/---
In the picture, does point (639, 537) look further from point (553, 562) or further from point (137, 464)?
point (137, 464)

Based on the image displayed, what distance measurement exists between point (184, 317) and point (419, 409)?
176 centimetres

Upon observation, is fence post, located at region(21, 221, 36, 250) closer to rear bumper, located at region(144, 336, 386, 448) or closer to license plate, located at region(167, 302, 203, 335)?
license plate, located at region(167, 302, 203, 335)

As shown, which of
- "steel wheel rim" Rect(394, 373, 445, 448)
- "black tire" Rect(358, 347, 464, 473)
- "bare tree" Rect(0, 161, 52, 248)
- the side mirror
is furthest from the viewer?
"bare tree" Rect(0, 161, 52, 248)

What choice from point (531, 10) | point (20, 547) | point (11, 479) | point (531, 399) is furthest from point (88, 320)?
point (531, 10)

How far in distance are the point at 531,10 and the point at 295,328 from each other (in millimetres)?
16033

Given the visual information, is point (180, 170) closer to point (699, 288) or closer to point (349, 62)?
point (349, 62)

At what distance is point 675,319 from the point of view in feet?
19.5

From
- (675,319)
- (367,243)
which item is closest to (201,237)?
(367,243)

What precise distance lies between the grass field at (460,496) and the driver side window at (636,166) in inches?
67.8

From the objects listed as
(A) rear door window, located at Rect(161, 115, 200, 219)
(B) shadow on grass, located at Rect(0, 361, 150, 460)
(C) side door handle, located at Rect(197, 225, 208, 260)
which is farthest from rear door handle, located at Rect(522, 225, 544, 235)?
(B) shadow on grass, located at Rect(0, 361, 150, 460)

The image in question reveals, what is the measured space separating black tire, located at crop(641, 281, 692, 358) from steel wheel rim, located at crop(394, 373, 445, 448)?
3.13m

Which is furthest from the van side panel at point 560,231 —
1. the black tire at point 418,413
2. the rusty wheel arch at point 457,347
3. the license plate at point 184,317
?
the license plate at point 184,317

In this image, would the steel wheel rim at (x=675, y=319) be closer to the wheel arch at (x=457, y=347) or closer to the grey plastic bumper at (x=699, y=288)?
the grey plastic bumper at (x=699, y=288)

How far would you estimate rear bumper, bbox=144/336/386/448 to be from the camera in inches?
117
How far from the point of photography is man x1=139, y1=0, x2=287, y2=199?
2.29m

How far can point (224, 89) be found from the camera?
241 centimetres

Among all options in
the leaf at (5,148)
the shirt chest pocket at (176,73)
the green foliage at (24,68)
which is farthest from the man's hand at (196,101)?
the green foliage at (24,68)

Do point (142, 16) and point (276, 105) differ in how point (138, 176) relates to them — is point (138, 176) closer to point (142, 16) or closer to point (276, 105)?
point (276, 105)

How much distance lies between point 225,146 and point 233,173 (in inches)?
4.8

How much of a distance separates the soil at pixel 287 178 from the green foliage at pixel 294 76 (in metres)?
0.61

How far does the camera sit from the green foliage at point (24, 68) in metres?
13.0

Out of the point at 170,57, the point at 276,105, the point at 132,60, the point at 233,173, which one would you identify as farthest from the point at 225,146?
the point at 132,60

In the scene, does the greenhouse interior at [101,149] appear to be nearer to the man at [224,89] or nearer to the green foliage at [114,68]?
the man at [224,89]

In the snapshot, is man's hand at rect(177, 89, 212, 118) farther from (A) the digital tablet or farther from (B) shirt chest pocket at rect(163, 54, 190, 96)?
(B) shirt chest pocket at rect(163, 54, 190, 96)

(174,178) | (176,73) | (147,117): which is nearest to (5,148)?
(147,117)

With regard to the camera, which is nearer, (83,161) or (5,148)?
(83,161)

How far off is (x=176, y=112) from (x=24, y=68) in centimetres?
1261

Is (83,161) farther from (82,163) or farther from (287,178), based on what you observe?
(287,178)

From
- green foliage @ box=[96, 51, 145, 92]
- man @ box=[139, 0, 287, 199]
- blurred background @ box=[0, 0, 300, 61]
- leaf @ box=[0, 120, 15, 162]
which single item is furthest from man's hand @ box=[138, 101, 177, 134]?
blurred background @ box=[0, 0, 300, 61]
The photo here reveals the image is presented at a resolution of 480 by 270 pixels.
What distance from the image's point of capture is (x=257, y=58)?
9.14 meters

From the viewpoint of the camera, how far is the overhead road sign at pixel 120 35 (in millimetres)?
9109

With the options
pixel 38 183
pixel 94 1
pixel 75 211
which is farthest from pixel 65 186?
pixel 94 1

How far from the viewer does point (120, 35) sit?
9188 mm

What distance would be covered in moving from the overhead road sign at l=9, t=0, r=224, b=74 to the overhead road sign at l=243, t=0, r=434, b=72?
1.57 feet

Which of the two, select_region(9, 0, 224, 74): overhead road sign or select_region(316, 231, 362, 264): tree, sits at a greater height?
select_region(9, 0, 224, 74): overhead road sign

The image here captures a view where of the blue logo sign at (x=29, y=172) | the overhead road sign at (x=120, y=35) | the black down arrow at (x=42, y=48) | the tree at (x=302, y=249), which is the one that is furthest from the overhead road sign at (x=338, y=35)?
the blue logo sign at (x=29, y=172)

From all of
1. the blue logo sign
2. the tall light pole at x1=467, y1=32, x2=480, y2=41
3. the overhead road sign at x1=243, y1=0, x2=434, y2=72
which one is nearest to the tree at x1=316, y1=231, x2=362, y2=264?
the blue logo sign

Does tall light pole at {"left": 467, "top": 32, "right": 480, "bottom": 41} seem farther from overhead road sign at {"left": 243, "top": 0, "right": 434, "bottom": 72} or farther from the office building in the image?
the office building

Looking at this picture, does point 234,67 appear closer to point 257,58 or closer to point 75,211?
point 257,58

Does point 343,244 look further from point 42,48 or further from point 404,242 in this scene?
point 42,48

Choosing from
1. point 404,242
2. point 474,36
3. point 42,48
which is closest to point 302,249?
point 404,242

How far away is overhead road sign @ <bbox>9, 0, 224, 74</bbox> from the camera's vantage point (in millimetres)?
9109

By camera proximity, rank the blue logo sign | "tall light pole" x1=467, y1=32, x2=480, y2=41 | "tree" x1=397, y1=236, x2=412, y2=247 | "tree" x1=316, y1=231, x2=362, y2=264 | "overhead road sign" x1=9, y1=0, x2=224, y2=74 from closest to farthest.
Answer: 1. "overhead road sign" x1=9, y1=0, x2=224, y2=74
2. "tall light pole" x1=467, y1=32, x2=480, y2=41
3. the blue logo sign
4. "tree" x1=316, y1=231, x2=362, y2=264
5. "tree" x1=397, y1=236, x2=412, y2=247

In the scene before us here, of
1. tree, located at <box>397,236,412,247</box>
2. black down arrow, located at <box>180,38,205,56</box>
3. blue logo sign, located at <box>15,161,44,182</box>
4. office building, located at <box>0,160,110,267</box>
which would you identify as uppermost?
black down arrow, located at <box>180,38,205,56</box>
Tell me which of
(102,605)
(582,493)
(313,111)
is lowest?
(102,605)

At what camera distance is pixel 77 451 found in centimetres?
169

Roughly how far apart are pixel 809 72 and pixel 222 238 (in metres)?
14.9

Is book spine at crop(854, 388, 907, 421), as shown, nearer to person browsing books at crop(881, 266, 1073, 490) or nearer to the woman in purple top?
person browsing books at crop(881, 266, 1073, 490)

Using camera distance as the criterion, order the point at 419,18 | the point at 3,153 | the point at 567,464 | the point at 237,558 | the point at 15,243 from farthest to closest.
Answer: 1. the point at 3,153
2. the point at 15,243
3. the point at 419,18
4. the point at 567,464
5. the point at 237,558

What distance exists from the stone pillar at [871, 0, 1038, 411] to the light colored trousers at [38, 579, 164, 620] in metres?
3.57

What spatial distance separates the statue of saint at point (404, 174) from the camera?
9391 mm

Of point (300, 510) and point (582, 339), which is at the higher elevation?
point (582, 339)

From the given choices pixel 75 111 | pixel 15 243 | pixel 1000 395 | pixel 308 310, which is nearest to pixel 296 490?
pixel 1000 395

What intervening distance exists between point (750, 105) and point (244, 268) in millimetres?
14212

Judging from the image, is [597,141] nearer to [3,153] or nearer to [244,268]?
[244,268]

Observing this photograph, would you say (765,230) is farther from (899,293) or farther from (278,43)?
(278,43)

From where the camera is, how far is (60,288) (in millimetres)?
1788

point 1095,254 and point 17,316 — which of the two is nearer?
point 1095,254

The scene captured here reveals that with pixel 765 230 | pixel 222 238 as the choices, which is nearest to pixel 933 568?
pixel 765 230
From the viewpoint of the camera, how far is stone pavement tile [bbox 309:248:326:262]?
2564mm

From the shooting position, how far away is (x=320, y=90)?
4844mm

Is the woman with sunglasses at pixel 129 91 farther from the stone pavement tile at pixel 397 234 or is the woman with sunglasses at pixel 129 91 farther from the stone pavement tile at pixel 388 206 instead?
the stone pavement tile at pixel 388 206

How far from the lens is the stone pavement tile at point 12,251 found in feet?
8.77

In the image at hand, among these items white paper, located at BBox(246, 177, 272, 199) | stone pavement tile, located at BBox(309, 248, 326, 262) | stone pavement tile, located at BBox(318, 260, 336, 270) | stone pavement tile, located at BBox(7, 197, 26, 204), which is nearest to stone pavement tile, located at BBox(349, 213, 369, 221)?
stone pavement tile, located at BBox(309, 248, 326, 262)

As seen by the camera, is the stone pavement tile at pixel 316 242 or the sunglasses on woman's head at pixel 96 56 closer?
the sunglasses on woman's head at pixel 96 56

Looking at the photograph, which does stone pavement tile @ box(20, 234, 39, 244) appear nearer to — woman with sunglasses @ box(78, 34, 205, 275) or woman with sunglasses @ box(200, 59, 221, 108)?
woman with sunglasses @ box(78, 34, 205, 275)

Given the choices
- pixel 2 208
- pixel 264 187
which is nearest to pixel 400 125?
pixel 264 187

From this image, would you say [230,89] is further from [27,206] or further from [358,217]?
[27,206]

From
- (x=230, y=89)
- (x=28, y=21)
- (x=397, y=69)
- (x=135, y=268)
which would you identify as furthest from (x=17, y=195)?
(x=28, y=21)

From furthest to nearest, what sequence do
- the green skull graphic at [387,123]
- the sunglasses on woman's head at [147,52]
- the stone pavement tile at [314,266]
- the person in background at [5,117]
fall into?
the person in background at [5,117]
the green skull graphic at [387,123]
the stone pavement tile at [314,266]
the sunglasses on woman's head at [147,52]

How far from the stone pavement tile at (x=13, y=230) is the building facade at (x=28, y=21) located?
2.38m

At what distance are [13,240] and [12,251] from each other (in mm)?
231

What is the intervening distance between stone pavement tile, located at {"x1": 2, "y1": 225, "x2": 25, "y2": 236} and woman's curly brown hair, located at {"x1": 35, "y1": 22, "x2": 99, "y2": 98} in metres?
\---
**Directive**:
Reproduce every line from the one containing "How far would" to the one containing "241 centimetres", both included, without any changes.

**Result for this task**:
How far would you estimate rear bumper, bbox=144/336/386/448 to be from the camera in inches?
117
How far from the point of photography is man x1=139, y1=0, x2=287, y2=199?
2.29m

How far can point (224, 89) be found from the camera?
241 centimetres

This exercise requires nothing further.